As I wrote, prior Roe even members of the pro-abortion establishment conceded the mythology (at least privately).
“Mary Calderone, who edited the report of a 1955 Planned Parenthood abortion conference and who would later become president of Planned Parenthood, wrote in the American Journal of Public Health in 1960, “’Abortion is no longer a dangerous procedure. This applies not just to therapeutic abortion as performed in hospitals but also to so-called illegal abortions as done by physicians. In 1957 there were only 260 deaths in the whole country attributed to abortion of any kind.’
“But this was no recent development. According to [scholar Germain] Grisez, Calderone ‘went on to note the decline in deaths between 1921 and 1951, and she explained it by drugs and by the large proportion of abortions performed by physicians.’”
Aside from flashing their trademark coarseness, what does the coat hanger jewelry accomplish? Certainly flouting coat hangers has nothing to do with a sober analysis of the truth of abortion history. It is, rather, an attempt to hijack emotions and silence the brain. And, equally obvious, its primary goal is to render the millions of unborn victims invisible.
Does anyone, even Vilott, really believe that if we pass laws requiring that abortion clinics not be the pit holes she insists they were in the bad old days prior to legalization, this will end legal abortion? Or by ensuring that abortionists have admitting privileges at a nearby hospital when the inevitable complications occur? Or by insisting that the abortionist actually be in the room when a woman receives the two-drugs that will kill her unborn child, rather than sitting behind a desk hundreds of miles away pushing buttons?

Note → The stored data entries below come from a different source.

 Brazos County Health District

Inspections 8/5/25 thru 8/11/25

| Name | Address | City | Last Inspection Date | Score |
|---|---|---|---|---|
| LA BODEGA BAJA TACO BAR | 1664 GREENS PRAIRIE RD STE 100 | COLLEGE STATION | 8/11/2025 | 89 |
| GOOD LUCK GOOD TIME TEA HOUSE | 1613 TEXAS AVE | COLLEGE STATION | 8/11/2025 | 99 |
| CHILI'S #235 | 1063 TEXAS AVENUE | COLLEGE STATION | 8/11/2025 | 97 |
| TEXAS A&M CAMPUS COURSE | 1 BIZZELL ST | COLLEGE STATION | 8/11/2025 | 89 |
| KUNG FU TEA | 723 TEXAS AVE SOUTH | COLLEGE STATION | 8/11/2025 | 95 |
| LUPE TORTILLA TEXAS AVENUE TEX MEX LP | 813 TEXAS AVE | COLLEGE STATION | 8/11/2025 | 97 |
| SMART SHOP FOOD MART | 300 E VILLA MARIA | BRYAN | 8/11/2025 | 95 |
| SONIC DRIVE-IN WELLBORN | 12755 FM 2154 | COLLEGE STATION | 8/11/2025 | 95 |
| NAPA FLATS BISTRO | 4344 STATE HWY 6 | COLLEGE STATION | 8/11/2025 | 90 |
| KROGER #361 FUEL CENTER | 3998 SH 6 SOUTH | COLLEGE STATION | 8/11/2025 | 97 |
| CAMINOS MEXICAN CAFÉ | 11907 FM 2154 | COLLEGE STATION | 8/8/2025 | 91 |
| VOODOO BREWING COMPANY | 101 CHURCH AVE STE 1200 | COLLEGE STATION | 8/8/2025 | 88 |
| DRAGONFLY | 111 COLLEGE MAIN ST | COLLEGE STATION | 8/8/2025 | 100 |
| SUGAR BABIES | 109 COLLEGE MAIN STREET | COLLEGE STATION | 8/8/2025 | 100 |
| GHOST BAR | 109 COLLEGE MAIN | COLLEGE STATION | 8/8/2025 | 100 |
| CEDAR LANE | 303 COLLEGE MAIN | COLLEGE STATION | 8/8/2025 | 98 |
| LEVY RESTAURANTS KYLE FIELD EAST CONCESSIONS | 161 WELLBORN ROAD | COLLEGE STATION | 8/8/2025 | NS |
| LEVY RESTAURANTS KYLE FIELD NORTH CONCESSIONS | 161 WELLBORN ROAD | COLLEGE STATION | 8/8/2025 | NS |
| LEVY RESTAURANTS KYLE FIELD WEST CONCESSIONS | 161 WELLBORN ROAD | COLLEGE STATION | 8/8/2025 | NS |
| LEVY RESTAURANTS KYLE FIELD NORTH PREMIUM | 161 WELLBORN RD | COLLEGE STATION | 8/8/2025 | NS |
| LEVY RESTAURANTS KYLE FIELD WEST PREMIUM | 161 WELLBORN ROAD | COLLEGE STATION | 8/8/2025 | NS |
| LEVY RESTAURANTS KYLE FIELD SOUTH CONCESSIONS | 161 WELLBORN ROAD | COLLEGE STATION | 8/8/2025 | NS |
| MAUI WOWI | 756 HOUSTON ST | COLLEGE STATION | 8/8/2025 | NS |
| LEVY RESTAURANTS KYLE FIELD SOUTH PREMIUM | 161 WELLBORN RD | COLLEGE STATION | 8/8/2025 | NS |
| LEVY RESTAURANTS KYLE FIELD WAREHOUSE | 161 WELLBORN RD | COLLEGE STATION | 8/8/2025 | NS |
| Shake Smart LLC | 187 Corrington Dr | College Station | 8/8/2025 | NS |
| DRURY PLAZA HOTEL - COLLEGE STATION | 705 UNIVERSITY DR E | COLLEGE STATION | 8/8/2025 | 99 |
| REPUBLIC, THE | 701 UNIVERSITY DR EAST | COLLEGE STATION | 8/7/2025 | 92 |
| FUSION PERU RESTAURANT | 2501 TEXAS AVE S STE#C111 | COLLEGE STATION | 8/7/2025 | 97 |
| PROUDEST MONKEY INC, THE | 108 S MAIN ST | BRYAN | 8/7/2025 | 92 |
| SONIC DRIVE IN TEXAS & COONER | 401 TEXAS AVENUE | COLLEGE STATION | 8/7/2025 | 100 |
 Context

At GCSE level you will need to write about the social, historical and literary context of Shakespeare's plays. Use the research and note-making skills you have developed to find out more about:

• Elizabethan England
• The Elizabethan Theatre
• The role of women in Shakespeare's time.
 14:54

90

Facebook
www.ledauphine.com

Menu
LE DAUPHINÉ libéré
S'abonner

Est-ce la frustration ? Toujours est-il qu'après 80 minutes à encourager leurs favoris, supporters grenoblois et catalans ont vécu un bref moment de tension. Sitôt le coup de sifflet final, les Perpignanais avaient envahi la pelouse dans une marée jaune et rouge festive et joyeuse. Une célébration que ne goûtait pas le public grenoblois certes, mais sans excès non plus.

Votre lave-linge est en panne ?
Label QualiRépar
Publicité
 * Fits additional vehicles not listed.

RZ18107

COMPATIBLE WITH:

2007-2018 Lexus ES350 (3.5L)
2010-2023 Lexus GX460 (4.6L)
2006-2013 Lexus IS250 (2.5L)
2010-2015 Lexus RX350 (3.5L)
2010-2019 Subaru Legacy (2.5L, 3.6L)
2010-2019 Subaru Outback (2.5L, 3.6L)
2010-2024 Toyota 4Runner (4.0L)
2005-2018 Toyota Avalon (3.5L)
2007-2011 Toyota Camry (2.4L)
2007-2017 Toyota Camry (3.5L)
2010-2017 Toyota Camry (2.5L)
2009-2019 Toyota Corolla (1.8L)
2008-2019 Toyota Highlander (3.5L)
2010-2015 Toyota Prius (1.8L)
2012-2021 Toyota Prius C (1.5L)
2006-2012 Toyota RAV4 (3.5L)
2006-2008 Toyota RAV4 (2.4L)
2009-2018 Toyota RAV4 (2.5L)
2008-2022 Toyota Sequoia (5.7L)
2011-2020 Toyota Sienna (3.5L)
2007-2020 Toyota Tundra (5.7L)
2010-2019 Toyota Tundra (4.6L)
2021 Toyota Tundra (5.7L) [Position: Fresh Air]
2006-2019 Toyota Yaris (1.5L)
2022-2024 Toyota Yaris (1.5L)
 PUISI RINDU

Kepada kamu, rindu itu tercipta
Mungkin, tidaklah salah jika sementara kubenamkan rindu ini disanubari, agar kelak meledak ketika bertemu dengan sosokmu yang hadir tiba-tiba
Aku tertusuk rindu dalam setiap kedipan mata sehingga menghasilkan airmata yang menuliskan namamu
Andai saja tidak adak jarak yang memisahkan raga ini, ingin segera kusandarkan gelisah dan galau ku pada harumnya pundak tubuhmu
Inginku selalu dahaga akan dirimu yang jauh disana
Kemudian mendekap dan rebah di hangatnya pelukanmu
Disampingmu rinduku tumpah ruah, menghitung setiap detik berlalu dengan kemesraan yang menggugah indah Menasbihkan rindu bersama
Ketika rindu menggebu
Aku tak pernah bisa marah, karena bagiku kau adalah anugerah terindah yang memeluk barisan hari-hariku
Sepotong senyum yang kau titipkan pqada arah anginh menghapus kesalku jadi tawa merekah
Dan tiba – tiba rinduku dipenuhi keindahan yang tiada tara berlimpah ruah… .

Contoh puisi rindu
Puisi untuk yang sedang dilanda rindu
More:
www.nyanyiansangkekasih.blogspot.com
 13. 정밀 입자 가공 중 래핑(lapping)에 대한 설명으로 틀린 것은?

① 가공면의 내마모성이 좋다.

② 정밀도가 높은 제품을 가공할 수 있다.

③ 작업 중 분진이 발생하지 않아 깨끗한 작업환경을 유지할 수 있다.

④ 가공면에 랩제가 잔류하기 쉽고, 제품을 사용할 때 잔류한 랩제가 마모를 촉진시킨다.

One other thought. Morrison compares the coat hanger penchant to “the fetus-feet lapel pins bought and worn by abortion foes.” Pro-lifers ought to understand that both are “political statements”; the coat hanger pendant is not “a piece of jewelry that trivializes the matter,” Morrison writes.
But of course it does. And—equally obvious—the penchant is an attempt to rile up the younger generation of women, particularly feminists. And that’s understandable, given that nasty “intensity” gap.
A 2010 NARAL poll taken of 700 young Americans found that “Most antiabortion voters under 30 (51 percent) considered it a ‘very important’ voting issue,” Sarah Kliff, then of the Washington Post, wrote. “Among abortion-rights millennials, that number stood at 26 percent.” That’s almost exactly a 2-1 difference. That will get your attention.
When Nancy Keenan stepped down as NARAL president in 2012, she insisted that a majority of younger folks were with them but that abortion was not “a voting issue for them.” Keenan added, “If we want to continue protecting abortion rights in this country,” this had to change.
The problem for Keenan and other older pro-abortionists is that younger women find them locked in a time warp. They find the older generation’s default resort to outdated, irrelevant rhetorical devices like coat hangers almost painfully embarrassing.
But, then again, what do they have? If the future belongs to pro-lifers, what choice do they have than to conjure up an imaginary past?